# Why does falling global bond yields signal coming deflation?

This article suggests that, "Bond markets are signalling something very nasty coming down the road at us – an all encompassing, worldwide deflation. "

I cannot understand why bond yields falling signals deflation. Is it because falling bond yields indicates a weakening global economy? Or is the transmission mechanism more direct?

Bond yields falling from their current near-zero position will place them in negative yield territory. Negative bond yields are deflationary by definition.
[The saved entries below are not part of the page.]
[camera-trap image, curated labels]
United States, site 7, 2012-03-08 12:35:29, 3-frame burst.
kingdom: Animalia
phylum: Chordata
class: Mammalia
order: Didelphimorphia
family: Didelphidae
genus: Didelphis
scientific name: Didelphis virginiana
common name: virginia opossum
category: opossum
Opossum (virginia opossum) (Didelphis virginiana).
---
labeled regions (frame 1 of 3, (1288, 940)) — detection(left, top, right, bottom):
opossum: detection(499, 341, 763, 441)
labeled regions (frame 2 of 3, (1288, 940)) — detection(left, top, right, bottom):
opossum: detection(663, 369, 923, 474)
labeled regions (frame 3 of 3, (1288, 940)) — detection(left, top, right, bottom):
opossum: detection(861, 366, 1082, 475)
With Bank Rate already close to the floor, and some UK bond yields now in negative territory... [emphasis added]

To understand why negative bond yields are deflation markers, consider the example of negative Asian and European central bank rates described in the same article:

This is because a negative rate is effectively just a tax on the banks, forcing them to pay for the privilege of holding reserves with the central bank.

Someone has to shoulder the burden of this tax; either borrowers pay more, or depositors get less, or profits go down, and if it is the latter, then it damages the banking sector’s ability to rebuild capital, crimping credit availability accordingly. Whichever it is, the end result is a monetary tightening, rather than the loosening intended.

So you can think of the effect of negative central bank rates (and, similarly, negative bond yields) as having the inverse impact as quantitative easing which creates an inflationary effect.

$$P=\frac{MV}{Y}$$

where $$P$$ represents prices, $$M$$ is the money supply, $$V$$ is the velocity of money and $$Y$$ is the real GDP.

Therefore,

$$\Delta P = \Delta M \cdot \frac{V}{Y}$$

and for constant $$V$$ and $$Y$$,

$$\frac{\partial P}{\partial M} = \frac{V}{Y} > 0$$

So an effective restricting of the money supply caused by negative rates/yields via the mechanism above described will tend to put downward pressure on prices (a/k/a deflation).